Background information
- Born: Spencer Williams October 14, 1889 Vidalia, Louisiana, U.S.
- Died: July 14, 1965 (aged 75) Flushing, New York, U.S.
- Genres: Jazz, popular music
- Occupations: Composer, musician
- Instruments: Piano, vocals

= Spencer Williams =

American musician, composer, and singer (1889–1965)

Spencer Williams (October 14, 1889 – July 14, 1965) was an American jazz and popular music composer, pianist, and singer. He is best known for his hit songs "Basin Street Blues", "I Ain't Got Nobody", "Royal Garden Blues", "I've Found a New Baby", "Everybody Loves My Baby", "Tishomingo Blues", and many others.

==Biography==
Spencer Williams was born in Vidalia, Louisiana, United States. He was reportedly educated at St. Charles University in New Orleans, although no such school is known to have existed (there was, however, a St. Charles University a few hours west in Grand Couteau).

Williams was performing in Chicago by 1907, and moved to New York City about 1916. After arriving in New York, he co-wrote with Anton Lada of the Louisiana Five several songs. One of them was "Basin Street Blues", which became one of his most popular songs and is still recorded by musicians to this day.

Williams toured Europe with bands from 1925 to 1928; during this time he wrote for Josephine Baker at the Folies Bergère in Paris. Williams then returned to New York for a few years. At the end of the 1920s, Williams was tried but then acquitted on a charge of murder. In 1932, he moved to Europe, spending many years in London before moving to Stockholm in 1951. Williams was married to Pat Castleton (a stage name of Agnes Bage). They had two daughters together, named Della and Lindy.

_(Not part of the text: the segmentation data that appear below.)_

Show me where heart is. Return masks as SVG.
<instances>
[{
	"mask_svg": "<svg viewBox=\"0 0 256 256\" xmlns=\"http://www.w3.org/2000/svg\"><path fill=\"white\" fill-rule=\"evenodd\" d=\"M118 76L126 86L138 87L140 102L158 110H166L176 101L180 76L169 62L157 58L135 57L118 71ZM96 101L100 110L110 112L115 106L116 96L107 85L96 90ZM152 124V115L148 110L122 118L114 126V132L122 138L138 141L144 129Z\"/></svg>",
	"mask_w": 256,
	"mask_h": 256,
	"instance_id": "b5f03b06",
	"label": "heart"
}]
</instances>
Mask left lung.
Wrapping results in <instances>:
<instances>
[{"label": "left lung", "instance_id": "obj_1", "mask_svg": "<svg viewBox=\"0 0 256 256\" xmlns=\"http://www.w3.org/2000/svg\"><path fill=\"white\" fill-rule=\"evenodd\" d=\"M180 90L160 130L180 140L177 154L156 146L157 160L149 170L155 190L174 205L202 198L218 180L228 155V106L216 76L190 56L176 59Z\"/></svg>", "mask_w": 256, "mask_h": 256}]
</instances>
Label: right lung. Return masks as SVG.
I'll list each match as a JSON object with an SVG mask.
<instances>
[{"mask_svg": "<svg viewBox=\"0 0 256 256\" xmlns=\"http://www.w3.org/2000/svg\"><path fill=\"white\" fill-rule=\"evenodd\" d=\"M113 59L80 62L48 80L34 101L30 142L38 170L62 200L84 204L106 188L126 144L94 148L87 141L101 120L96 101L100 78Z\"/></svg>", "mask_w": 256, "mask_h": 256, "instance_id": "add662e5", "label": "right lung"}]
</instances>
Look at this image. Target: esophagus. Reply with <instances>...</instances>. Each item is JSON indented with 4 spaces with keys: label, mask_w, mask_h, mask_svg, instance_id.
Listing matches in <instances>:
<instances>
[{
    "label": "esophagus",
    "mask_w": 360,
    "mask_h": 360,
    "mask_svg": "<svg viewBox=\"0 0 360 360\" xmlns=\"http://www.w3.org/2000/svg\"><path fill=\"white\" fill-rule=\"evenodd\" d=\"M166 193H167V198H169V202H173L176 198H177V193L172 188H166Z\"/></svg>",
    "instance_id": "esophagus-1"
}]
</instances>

His hit songs include "Basin Street Blues", "I Ain't Got Nobody", "Royal Garden Blues", "Mahogany Hall Stomp", "I've Found a New Baby", "Everybody Loves My Baby", "Shimmy-Sha-Wobble", "Boodle Am Shake", "Tishomingo Blues", "Fireworks", "I Ain't Gonna Give Nobody None of My Jelly Roll", "Arkansas Blues", plus the dirty blues standard "Georgia Grind", "Paradise Blues", "When Lights Are Low", and "My Man o' War".

Williams returned to New York in 1957, before his death in Flushing, Queens, on July 14, 1965.

Williams was posthumously inducted into the Songwriters Hall of Fame in 1970.